━━━━━ Source
One 3-credit research course can be counted towards the concentration if the research is approved by the student’s adviser and is biomechanics related.

M.S. in Mechanical Engineering with Concentration in Energy Systems

Advisors: Professors Michael Burke, Vijay Modi, Arvind Narayanaswamy, and Bianca Howard

Description: The concentration in energy systems provides the M.S. candidate with a global understanding of current energy challenges. Advanced thermofluidic knowledge is provided to design and optimize energy systems, with a strong emphasis on renewable energies. Courses related to energy and environmental policy, two strong areas of Columbia as a global university, can be integrated into the course sequence. This concentration is a suitable preparation for careers in energy production and energy consultation.

Application and Requirements

Application: To choose this concentration, select "Mechanical Engineering Energy Systems Master of Science" in the Program field when filling in the online application for the M.S. program. The name of this program will be listed on graduates' transcripts.
━━━━━━━━━━
━━━━━ Given information
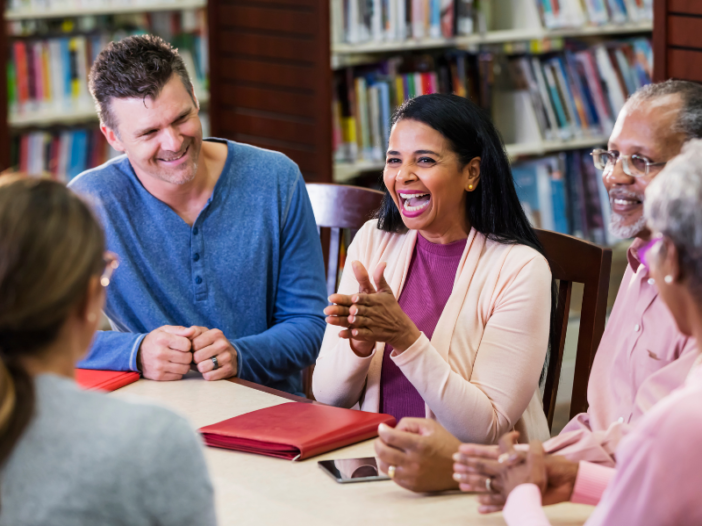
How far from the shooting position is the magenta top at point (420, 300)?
174 centimetres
━━━━━━━━━━
### Exercise prompt
According to the program description, what careers does the energy systems concentration prepare a student for?

### Full output
Careers in energy production and energy consultation.